5. TOAR Near Realtime Data Processing

Currently we collect near real-time data from two data providers: UBA (German Environment Agency 1 ) and OpenAQ (open air quality data 2). The corresponding data harvesting procedures are described below.

5.1. UBA Data Harvesting

Since 2001, the German Umweltbundesamt - UBA 1 - provides preliminary data from a growing number (currently 1004) of German surface stations. Basis for the data exchange is the manual „Luftqualitätsdaten- und Informationsaustausch in Deutschland“, Version V 5, April 2019 (in German).

At least ozone, SO2, PM10, PM2.5, NO2 and CO data for the current day are updated daily and provided continuously hourly up to a maximum of four previous days.
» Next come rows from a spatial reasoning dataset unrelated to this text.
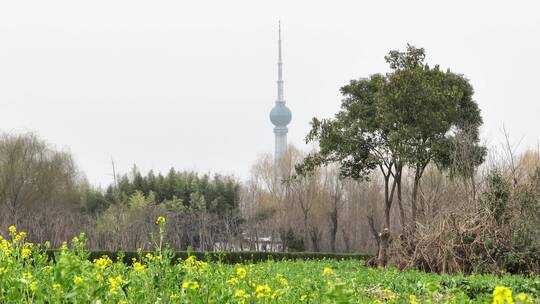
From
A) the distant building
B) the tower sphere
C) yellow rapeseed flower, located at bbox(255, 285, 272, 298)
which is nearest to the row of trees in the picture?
yellow rapeseed flower, located at bbox(255, 285, 272, 298)

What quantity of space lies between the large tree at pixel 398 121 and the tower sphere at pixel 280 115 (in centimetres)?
14271

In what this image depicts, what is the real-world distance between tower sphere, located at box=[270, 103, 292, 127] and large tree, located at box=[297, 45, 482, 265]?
468ft

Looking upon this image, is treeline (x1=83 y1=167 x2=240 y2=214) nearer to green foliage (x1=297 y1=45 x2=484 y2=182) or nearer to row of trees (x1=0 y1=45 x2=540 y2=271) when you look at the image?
row of trees (x1=0 y1=45 x2=540 y2=271)

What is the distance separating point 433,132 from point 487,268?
11.0 meters

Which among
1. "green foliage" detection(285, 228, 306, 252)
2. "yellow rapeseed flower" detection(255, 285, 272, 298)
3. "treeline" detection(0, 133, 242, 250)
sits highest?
"treeline" detection(0, 133, 242, 250)

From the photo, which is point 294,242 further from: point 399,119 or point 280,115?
point 280,115

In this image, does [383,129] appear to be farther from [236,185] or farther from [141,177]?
[141,177]

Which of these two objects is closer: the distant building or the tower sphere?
the distant building

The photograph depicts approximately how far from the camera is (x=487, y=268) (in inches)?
663

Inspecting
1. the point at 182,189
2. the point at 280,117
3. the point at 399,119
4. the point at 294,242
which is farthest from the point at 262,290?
the point at 280,117

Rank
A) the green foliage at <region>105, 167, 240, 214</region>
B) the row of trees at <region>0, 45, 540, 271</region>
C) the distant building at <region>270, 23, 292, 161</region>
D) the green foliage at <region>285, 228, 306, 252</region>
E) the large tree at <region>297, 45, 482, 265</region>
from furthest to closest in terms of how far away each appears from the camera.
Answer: the distant building at <region>270, 23, 292, 161</region> < the green foliage at <region>105, 167, 240, 214</region> < the green foliage at <region>285, 228, 306, 252</region> < the large tree at <region>297, 45, 482, 265</region> < the row of trees at <region>0, 45, 540, 271</region>

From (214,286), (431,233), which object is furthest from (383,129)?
(214,286)

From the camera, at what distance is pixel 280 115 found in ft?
566

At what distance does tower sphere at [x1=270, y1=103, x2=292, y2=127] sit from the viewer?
173 metres
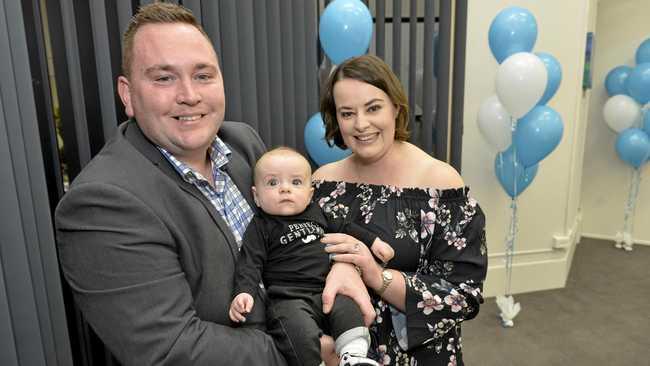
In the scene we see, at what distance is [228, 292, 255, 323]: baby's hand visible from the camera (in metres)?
1.25

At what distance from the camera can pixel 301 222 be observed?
1489 millimetres

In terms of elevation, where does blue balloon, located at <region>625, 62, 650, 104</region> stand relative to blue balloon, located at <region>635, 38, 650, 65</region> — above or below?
below

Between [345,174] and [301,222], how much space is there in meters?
0.35

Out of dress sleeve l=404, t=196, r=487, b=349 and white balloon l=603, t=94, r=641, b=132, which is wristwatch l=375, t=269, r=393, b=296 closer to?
dress sleeve l=404, t=196, r=487, b=349

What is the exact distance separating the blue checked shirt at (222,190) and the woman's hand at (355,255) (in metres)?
0.25

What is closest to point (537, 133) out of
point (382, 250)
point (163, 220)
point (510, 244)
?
point (510, 244)

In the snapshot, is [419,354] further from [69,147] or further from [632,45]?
[632,45]

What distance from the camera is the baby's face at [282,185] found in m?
1.45

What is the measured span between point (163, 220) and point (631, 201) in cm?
505

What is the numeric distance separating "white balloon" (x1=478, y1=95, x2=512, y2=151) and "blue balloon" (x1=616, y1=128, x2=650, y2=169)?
186cm

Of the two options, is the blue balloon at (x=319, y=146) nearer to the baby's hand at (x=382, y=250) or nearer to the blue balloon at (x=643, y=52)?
the baby's hand at (x=382, y=250)

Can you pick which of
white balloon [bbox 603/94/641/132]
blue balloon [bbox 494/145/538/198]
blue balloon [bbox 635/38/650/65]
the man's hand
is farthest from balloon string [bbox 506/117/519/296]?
the man's hand

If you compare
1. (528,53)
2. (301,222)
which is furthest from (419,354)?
(528,53)

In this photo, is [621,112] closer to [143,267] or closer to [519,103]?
[519,103]
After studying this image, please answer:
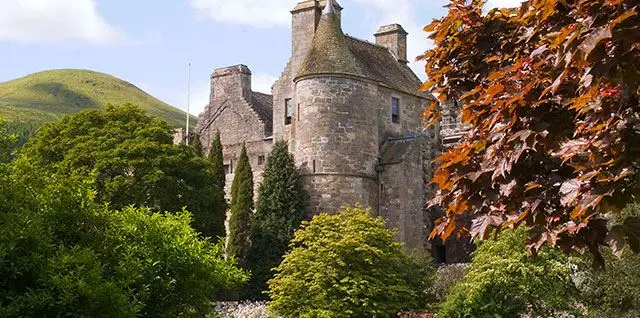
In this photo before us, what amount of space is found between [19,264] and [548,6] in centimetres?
1176

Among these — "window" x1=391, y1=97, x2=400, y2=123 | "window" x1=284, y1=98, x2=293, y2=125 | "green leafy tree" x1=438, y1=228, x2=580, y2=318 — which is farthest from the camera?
"window" x1=284, y1=98, x2=293, y2=125

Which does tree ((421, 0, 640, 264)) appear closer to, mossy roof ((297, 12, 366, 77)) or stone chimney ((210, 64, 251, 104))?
mossy roof ((297, 12, 366, 77))

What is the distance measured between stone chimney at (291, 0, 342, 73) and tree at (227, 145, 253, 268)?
5.20m

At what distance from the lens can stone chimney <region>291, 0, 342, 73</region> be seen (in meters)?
46.2

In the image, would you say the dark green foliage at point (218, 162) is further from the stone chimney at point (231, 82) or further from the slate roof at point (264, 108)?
the stone chimney at point (231, 82)

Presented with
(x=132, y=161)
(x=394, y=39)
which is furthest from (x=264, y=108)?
(x=132, y=161)

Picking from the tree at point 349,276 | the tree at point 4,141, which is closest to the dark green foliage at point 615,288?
the tree at point 349,276

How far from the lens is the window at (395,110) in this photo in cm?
4681

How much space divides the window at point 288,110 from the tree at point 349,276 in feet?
43.6

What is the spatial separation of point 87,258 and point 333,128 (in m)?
26.7

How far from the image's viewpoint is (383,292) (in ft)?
104

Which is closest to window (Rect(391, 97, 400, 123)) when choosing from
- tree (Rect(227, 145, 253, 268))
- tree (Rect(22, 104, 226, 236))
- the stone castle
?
the stone castle

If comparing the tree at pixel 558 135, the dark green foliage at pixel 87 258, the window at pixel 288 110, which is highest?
the window at pixel 288 110

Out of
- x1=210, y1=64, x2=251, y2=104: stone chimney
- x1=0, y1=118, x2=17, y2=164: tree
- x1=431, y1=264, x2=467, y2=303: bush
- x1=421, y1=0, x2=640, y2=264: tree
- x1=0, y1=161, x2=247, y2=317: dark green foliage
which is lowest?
x1=431, y1=264, x2=467, y2=303: bush
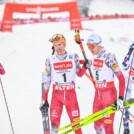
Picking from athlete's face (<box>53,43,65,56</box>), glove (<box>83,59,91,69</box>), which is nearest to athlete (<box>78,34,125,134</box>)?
glove (<box>83,59,91,69</box>)

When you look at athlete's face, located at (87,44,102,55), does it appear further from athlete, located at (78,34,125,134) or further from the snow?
the snow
Data is fetched from the UBA service 4 times per day (8 am,12 pm, 18 pm, and 22 pm (local time)).

The software for processing the data from UBA is available at https://gitlab.version.fz-juelich.de/esde/toar-data/toar-db-data/-/tree/master/toar_v2/harvesting/UBA_NRT. Data (StationparameterMeta.csv, StationMeta.csv, uba_%s.csv (%s denotes a date)) are harvested 4-times daily from http://www.luftdaten.umweltbundesamt.de/files/ (secured with access credentials).

_images/uba-snapshot.png

Fig. 5.1 Snapshot from 2020-09-05 17:00 CEST

Table 5.1 Mapping of data from daily files imported to the TOAR database variables

name of component in original file

name of component in TOAR database

Schwefeldioxid

so2

Ozon

o3

Stickstoffdioxid

no2

Stickstoffmonoxid

no

Kohlenmonoxid

co

Temperatur

temp

Windgeschwindigkeit

wspeed

Windrichtung

wdir

PM10

pm10

PM2_5

pm2p5

Relative Feuchte

relhum

Benzol

benzene

Ethan

ethane

Methan

ch4

Propan

propane

Toluol

toluene

o-Xylol

oxylene

mp-Xylol

mpxylene

Luftdruck

press

Table 5.2 Mapping of station_type

term of station_type in original file

term of station_type in TOAR database

Hintergrund

background

Industrie

industrial

Verkehr

traffic

Table 5.3 Mapping of station_type_of_area

term of station_type_of_area in original file

term of station_type_of_area in TOAR database

ländlich abgelegen

rural

ländliches Gebiet

rural

ländlich regional

rural

ländlich stadtnah

rural

städtisches Gebiet

urban

vorstädtisches Gebiet

suburban

Table 5.4 Mapping of units and unit conversions

component

original unit

unit in TOAR DB

unit conversion while ingesting

co

mg m-3

ppb

858.95

no

ug m-3

ppb

0.80182

no2

ug m-3

ppb

0.52297

o3

ug m-3

ppb

0.50124

so2

ug m-3

ppb

0.37555

benzene

ug m-3

ppb

0.30802

ethane

ug m-3

ppb

0.77698

ch4

ug m-3

ppb

1.49973

propane

ug m-3

ppb

0.52982

toluene

ug m-3

ppb

0.26113

oxylene

ug m-3

ppb

0.22662

mpxylene

ug m-3

ppb

0.22662

pm1

ug m-3

ug m-3

pm10

ug m-3

ug m-3

pm2p5

ug m-3

ug m-3

press

hPa

hPa

temp

degree celsius

degree celsius

wdir

degree

degree

wspeed

m s-1

m s-1

relhum

%

%

Validated data from the previous year is available at May 31st latest. This data is requested by email and then processed from the database dumps we receive. The validated data will supersede the preliminary near realtime data. The realtime data remains in the database but is hidden from the standard user access procedures via the data quality flag settings.

5.2. OpenAQ

OpenAQ 2 is collecting data in 93 different countries from real-time government and research grade sources. Starting on 26th November 2016, OpenAQ has already gathered more than one billion records, which has 306 Gigabyte in total size and covers the air quality relevant variables BC, CO, NO2, O3, PM10, PM2.5 and SO2.

5.2.1. Data Provision

OpenAQ provides real-time meteorological data on Amazon Web Service 3 in daily directories. Data files composed of records of meteorological measurement values are put into the directory of the current day at irregular intervals. The directories with their data files are stored on Amazon Web Service permanently.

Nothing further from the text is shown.